Eh oui, mais son meublé, étiqueté G sur le diagnostic de performance énergétique (DPE), constitue la pire des passoires thermiques. Il n’y fait pas très chaud, convenez-vous, mais comme vous n’y passez qu’une semaine par an, avec polaire, col roulé et radiateur grille-pain réglé au maximum, vous n’y voyez guère d’inconvénient.

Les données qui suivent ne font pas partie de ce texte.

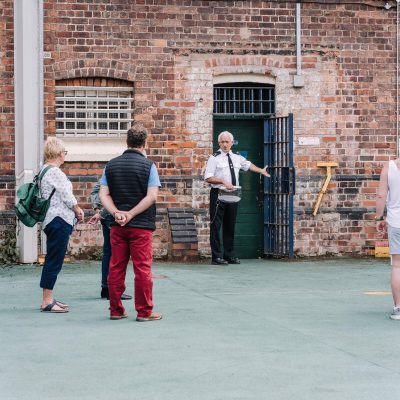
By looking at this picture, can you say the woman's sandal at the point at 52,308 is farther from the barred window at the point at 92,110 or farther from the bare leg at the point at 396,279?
the barred window at the point at 92,110

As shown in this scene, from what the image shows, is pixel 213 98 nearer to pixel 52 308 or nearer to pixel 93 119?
pixel 93 119

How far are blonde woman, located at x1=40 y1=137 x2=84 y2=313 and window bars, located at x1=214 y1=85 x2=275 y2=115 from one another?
7436mm

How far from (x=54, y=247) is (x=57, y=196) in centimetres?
52

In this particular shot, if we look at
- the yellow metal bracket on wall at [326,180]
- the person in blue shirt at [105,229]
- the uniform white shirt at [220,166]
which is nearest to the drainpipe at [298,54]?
the yellow metal bracket on wall at [326,180]

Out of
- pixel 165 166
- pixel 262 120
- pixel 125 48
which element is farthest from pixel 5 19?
pixel 262 120

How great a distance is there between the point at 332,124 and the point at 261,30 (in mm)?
2039

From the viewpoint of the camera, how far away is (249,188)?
18281 millimetres

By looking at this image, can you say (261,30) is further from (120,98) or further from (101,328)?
(101,328)

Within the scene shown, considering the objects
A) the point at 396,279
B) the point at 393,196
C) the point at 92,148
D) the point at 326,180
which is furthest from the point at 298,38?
the point at 396,279

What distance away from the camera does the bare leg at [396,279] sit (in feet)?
33.7

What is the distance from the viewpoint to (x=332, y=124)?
18172 millimetres

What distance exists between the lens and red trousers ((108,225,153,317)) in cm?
993

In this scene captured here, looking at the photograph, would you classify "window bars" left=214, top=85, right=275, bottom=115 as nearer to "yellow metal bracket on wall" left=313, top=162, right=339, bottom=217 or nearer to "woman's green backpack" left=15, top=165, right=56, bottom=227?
"yellow metal bracket on wall" left=313, top=162, right=339, bottom=217

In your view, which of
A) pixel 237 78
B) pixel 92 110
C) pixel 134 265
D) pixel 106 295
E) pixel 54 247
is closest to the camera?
pixel 134 265
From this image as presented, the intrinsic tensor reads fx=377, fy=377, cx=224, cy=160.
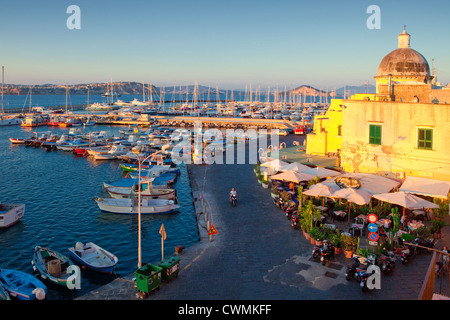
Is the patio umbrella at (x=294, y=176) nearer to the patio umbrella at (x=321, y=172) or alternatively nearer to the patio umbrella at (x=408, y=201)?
the patio umbrella at (x=321, y=172)

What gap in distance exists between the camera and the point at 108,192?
33812 mm

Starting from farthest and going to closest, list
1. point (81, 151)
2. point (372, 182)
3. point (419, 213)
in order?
point (81, 151) → point (372, 182) → point (419, 213)

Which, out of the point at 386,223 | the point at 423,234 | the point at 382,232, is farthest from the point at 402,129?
the point at 423,234

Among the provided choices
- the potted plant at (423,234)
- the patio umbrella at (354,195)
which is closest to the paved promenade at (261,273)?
the potted plant at (423,234)

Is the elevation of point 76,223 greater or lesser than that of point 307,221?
lesser

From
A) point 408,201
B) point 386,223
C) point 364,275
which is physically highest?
point 408,201

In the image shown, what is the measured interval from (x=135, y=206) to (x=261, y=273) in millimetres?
15911

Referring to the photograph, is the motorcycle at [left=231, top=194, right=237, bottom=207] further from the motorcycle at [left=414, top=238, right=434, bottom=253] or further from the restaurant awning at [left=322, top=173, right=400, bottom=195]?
the motorcycle at [left=414, top=238, right=434, bottom=253]

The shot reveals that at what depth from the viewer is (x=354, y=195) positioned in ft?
69.9

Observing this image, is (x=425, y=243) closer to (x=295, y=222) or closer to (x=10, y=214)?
(x=295, y=222)

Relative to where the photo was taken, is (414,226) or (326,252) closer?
(326,252)

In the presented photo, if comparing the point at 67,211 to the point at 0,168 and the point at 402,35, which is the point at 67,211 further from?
the point at 402,35

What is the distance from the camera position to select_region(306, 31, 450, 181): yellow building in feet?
77.8
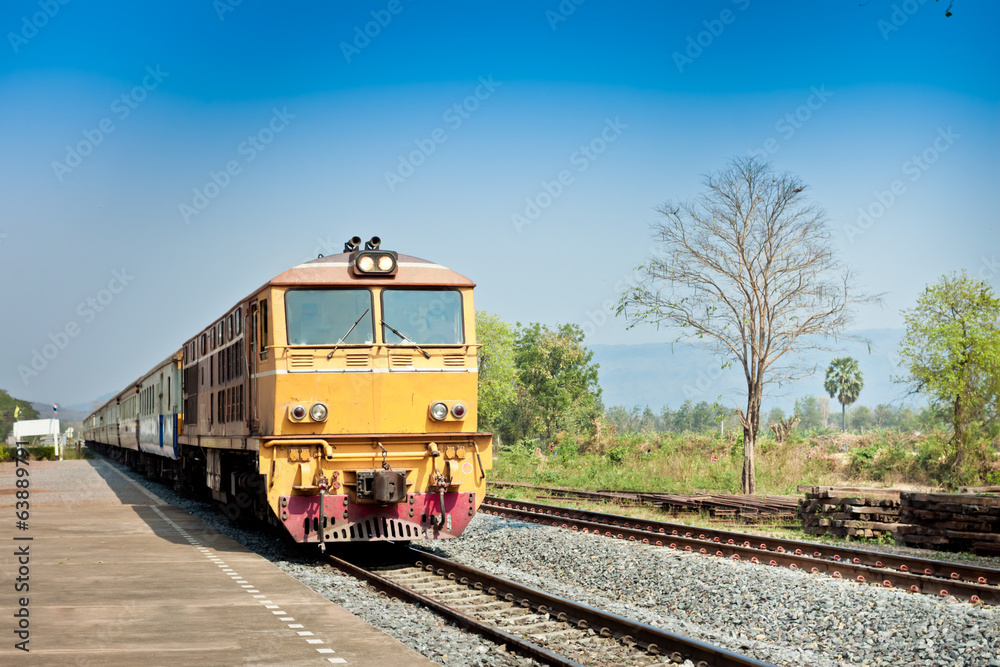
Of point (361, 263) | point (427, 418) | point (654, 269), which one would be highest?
point (654, 269)

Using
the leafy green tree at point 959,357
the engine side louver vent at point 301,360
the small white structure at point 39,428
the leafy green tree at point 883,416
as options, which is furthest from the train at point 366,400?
the leafy green tree at point 883,416

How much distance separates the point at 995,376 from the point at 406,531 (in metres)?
22.0

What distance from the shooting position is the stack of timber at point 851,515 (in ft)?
48.5

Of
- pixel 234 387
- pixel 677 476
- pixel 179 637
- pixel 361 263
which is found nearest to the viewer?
pixel 179 637

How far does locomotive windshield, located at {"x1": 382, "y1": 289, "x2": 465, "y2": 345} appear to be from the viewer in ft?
39.2

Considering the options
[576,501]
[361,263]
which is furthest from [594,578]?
[576,501]

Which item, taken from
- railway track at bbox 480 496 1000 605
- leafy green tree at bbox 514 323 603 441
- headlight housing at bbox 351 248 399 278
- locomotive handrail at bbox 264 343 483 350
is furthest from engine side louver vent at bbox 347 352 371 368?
leafy green tree at bbox 514 323 603 441

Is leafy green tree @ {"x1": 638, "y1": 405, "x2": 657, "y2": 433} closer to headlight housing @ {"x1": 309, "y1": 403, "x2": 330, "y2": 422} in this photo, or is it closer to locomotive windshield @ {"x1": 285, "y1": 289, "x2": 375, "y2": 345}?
locomotive windshield @ {"x1": 285, "y1": 289, "x2": 375, "y2": 345}

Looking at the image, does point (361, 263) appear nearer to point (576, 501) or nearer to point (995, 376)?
point (576, 501)

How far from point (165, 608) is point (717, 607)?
535 cm

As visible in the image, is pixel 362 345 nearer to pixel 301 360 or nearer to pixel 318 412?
pixel 301 360

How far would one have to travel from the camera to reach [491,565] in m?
12.2

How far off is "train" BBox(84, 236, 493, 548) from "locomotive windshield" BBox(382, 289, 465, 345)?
13mm

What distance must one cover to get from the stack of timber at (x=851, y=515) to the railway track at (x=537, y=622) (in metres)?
6.95
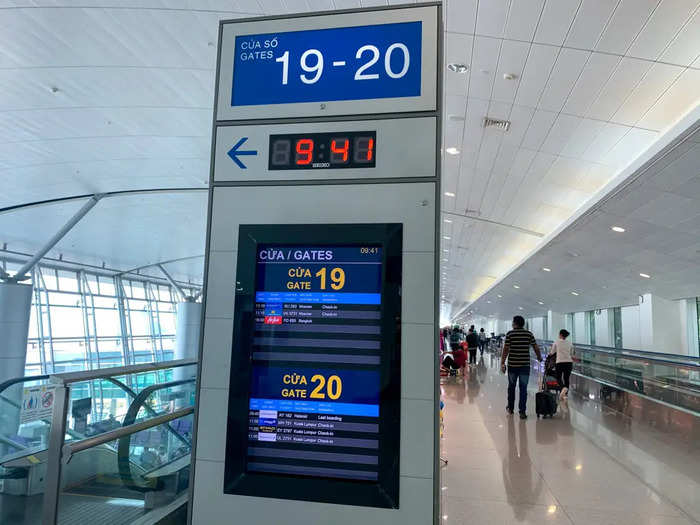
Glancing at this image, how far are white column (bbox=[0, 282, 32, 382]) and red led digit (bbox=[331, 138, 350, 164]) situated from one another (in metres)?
16.7

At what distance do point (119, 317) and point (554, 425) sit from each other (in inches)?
1233

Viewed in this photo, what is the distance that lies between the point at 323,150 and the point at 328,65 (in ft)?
1.78

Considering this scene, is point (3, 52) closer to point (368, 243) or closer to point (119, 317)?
point (368, 243)

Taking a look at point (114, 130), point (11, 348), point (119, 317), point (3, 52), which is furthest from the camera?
Answer: point (119, 317)

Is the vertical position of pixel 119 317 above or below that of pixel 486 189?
below

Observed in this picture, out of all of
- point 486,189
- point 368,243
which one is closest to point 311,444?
point 368,243

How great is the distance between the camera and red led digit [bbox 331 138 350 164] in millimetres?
3230

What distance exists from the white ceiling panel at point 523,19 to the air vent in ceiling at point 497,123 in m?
3.22

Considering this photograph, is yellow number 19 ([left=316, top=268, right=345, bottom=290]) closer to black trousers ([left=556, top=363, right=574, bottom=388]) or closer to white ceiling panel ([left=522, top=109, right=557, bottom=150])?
white ceiling panel ([left=522, top=109, right=557, bottom=150])

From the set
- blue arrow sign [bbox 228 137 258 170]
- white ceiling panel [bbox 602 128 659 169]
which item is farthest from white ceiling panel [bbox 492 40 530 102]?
blue arrow sign [bbox 228 137 258 170]

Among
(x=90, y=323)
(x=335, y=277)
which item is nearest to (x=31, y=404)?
(x=335, y=277)

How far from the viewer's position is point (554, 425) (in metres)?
10.1

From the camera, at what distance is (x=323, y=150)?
3.26m

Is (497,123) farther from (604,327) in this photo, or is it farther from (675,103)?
(604,327)
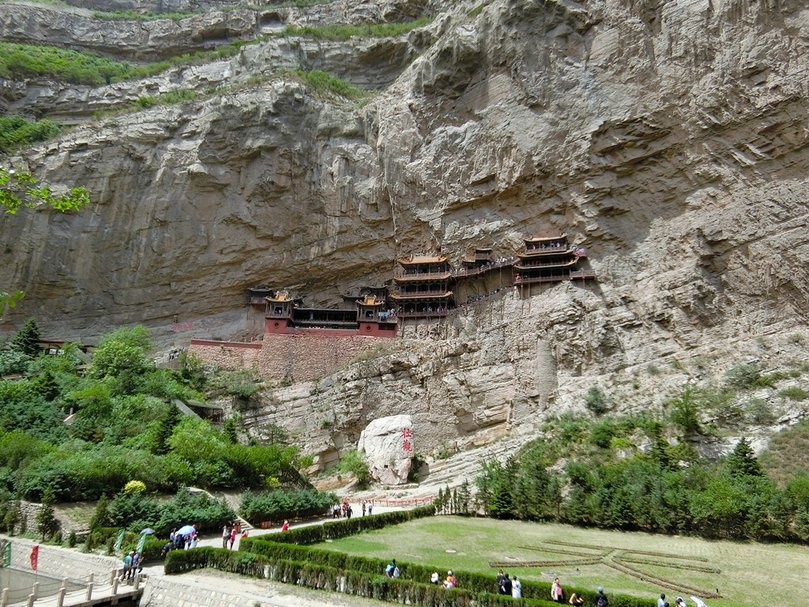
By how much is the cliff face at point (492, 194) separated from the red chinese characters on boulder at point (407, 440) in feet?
9.65

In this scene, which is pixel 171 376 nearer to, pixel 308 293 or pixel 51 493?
pixel 308 293

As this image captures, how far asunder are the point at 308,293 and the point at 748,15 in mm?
34241

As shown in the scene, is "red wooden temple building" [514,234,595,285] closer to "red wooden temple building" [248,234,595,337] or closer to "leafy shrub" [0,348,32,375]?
"red wooden temple building" [248,234,595,337]

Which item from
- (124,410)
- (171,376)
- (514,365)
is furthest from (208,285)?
(514,365)

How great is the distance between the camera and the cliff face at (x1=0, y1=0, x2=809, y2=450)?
31.0m

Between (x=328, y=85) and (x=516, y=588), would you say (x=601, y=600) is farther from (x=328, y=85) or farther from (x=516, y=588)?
(x=328, y=85)

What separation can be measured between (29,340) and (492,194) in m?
32.9

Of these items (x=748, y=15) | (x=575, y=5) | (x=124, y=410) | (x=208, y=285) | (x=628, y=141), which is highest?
(x=575, y=5)

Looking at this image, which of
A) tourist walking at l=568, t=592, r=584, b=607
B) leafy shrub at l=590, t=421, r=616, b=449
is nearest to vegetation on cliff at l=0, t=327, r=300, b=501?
leafy shrub at l=590, t=421, r=616, b=449

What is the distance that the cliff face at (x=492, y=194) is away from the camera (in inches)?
1222

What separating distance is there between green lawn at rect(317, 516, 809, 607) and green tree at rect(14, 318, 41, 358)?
95.6ft

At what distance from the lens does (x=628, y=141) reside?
114 feet

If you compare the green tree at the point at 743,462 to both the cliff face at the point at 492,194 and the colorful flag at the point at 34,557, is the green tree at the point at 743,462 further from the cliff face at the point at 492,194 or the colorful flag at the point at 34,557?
the colorful flag at the point at 34,557

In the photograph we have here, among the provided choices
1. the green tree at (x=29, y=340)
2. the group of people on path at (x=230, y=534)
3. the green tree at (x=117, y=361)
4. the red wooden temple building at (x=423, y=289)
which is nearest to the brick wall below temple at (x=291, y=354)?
the red wooden temple building at (x=423, y=289)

Les logements notés G seront exclus du marché locatif dès le 1er janvier 2025

Le gouvernement n’est pas de cet avis. Au nom de la lutte contre le réchauffement climatique et la précarité énergétique, mais aussi contre la prolifération des locations Airbnb au détriment des logements permanents, il entend désormais appliquer à ce type de meublés touristiques les mêmes interdictions de location que celles imposées par la loi Climat et résilience aux résidences principales. Soit, selon le calendrier établi, une exclusion du marché locatif de tous les logements notés G dès le 1er janvier 2025, puis de ceux classés F en 2028, et enfin de tous les étiquetés E, en 2034.